The main reason behind it is map reduce was hindering their ability to provide near real time updates to their index. So they migrated their Search infrastructure to a Bigtable distributed database. They also optimized the next generation Google file system for this database, making it inappropriate for more general uses.
MapReduce is a sequence of batch operations, and generally, Lipkovits explains, you can’t start your next phase of operations until you finish the first. It suffers from “stragglers,” he says. If you want to build a system that’s based on series of map-reduces, there’s a certain probability that something will go wrong, and this gets larger as you increase the number of operations. “You can’t do anything that takes a relatively short amount of time,” Lipkovitz says, “so we got rid of it.”
I have to wonder how much this new distributed database-based index was responsible for Google to be able to absorb upwards of a 7 fold increase in search traffic due to the Google Instant feature being launched.
I had an interview at a company a couple of months ago that was trying to use Hadoop + Map Reduce for near real-time operations (the product had not launched yet), and thought that wasn’t a very good use of the technology. It’s a batch processing system.

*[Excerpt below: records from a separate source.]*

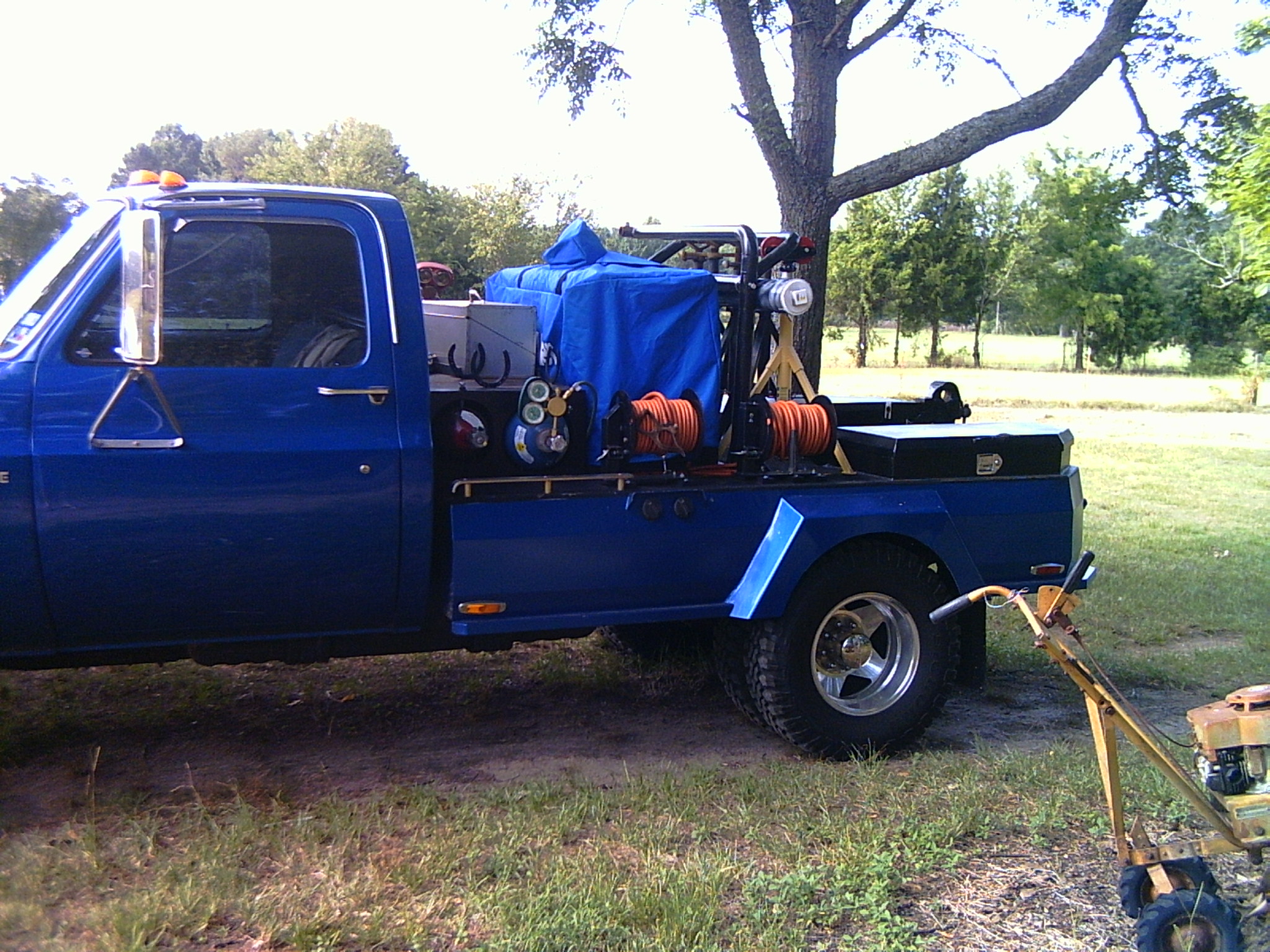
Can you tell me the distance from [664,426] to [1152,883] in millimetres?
2405

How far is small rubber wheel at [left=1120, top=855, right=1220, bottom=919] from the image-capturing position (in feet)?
11.0

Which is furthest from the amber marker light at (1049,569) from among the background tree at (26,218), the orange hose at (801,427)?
the background tree at (26,218)

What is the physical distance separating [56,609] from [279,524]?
2.59 feet

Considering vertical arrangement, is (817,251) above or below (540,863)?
above

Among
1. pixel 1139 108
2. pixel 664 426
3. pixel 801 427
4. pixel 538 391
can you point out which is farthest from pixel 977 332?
pixel 538 391

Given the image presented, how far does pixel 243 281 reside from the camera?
4215 mm

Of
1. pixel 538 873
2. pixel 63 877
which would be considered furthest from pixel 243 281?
pixel 538 873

Google of course realized this and ditched it when it could no longer scale to the levels of performance that they needed (despite having an estimated 1.8 million servers at their disposal).

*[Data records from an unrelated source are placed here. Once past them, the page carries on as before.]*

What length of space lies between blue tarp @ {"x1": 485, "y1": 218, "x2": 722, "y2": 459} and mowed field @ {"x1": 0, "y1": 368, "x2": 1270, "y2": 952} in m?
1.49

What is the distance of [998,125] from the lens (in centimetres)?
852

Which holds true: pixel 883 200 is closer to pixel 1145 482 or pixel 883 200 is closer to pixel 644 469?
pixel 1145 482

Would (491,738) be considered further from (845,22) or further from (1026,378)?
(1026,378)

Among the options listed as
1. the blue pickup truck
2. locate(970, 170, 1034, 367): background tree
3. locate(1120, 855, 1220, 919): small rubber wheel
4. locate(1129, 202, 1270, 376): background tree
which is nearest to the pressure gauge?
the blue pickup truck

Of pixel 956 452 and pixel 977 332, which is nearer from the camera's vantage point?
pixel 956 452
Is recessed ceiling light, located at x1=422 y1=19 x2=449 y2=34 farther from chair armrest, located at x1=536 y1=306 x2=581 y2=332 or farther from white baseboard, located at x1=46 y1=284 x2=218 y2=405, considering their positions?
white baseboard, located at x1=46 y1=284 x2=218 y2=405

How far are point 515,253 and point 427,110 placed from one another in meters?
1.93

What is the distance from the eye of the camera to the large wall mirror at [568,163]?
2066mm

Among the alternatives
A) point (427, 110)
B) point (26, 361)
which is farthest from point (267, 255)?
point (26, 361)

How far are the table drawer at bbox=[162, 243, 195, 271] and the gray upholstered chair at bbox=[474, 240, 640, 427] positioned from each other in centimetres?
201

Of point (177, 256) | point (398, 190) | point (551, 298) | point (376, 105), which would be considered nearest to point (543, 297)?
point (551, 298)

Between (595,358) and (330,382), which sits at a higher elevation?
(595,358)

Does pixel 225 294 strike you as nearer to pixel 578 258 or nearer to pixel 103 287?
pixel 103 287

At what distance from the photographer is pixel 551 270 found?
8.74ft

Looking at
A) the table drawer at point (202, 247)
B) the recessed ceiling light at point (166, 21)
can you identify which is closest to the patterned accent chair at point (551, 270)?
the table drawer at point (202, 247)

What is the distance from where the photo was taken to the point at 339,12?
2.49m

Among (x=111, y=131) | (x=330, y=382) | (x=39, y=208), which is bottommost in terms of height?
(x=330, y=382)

As more things get closer to real time I can’t help but wonder about all those other companies out there that have hopped on the Hadoop/Map Reduce bandwagon, when they will realize this and try once again to follow the food crumbs that Google is dropping.
I just hope for those organizations, that they don’t compete with Google in any way, because they will be at a severe disadvantage from a few angles:
- Google has a near infinite amount of developer resources internally and as one Yahoo! person said “[Google] clearly demonstrated that it still has the organizational courage to challenge its own preconceptions,”

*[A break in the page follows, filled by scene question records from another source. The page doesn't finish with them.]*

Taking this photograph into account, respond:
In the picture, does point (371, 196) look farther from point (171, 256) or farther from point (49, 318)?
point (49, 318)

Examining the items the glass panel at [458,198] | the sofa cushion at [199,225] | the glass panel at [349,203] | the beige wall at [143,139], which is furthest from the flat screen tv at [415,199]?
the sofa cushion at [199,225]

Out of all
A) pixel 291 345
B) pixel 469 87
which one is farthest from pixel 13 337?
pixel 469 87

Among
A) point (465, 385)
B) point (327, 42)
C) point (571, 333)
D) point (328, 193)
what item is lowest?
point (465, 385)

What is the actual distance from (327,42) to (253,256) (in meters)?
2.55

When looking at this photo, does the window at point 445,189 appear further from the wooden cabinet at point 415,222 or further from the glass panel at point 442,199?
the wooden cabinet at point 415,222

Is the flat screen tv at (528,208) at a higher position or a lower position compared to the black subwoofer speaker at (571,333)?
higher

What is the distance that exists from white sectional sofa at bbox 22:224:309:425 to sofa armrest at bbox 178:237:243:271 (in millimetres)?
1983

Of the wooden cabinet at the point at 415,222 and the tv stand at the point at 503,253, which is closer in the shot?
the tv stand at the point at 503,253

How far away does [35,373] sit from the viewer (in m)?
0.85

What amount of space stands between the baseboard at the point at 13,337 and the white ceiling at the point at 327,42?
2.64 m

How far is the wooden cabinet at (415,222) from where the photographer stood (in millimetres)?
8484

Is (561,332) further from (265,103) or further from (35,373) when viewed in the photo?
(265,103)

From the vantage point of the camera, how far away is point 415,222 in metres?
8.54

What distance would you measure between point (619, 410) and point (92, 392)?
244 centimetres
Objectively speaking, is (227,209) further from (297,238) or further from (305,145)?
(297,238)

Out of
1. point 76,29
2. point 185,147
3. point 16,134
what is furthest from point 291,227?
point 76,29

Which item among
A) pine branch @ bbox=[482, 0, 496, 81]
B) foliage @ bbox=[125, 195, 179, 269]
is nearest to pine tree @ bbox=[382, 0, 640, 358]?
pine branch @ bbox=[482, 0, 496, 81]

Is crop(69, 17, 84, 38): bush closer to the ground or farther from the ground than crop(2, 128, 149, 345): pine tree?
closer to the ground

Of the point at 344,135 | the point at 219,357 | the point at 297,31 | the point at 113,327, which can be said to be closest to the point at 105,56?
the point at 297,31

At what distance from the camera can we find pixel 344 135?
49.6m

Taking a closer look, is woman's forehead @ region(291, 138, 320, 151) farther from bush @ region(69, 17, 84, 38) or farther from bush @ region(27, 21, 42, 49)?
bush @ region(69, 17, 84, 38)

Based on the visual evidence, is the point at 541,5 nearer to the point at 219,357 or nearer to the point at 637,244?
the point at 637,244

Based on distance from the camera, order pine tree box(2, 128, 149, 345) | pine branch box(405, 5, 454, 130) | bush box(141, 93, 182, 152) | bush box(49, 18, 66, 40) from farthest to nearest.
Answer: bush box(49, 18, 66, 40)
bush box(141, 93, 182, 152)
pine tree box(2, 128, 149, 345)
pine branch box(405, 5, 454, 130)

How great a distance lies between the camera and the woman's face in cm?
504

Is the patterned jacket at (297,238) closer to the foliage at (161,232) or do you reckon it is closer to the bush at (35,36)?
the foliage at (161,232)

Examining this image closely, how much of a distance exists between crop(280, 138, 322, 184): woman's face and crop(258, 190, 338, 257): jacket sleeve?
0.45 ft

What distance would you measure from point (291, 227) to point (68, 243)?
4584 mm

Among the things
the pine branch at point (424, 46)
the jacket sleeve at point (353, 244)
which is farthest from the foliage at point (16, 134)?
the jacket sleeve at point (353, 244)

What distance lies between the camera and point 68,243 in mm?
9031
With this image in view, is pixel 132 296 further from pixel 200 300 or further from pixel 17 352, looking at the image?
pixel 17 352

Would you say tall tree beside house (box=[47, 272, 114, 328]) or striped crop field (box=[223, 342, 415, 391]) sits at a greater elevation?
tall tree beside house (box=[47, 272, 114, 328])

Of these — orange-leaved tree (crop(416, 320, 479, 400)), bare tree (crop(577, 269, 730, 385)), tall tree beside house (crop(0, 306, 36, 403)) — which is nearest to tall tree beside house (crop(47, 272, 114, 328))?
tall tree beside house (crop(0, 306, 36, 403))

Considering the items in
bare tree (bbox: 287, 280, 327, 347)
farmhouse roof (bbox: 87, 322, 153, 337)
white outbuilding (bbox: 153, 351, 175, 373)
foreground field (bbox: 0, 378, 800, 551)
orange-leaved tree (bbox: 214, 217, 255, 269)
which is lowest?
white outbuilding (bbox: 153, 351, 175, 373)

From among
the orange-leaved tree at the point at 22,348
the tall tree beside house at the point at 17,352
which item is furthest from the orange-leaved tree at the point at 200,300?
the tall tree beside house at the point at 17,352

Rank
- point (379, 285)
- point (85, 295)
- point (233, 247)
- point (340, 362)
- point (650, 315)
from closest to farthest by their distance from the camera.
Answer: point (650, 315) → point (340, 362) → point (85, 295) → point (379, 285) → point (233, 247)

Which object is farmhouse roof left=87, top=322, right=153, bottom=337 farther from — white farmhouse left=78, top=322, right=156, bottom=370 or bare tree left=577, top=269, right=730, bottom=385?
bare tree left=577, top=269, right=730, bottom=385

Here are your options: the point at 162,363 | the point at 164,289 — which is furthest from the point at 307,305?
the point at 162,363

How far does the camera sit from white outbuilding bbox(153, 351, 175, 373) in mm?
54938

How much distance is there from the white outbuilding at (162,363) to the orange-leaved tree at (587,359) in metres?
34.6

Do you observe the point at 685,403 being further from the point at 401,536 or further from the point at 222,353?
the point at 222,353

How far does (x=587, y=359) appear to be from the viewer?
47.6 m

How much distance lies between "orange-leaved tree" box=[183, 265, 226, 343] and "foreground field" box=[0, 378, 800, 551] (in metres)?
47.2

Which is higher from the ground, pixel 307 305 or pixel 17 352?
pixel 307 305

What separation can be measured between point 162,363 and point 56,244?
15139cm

- Google has a near infinite hardware capacity and economies of scale. What one company may pay $3-5,000 for, Google probably pays less than $1,000. They are the largest single organization that uses computers in the world. They are known for getting special CPUs,. and everyone at cloud scale operates with specialized motherboard designs. They build their own switches and routers (maybe). Though last I heard they are still a massive user of Citrix Netscaler load balancers.
- Google of course operates it’s own high end, power efficient data centers which means they get many more servers per kW than you can get in a typical data center. I wrote earlier in the year about a new container that supports 45 kilowatts per rack, more than ten times your average data center.
- Google is the world’s third largest internet carrier and due to peering agreements pays almost nothing for bandwidth.
Google will be releasing more information about their new system soon, I can already see the army of minions out there gearing up to try to duplicate the work and try to remain competitive. ha ha! I wouldn’t want to be them, that’s all I can say 🙂
[Google’s] Lipokovitz stresses that he is “not claiming that the rest of the world is behind us.”
Got to admire the modesty!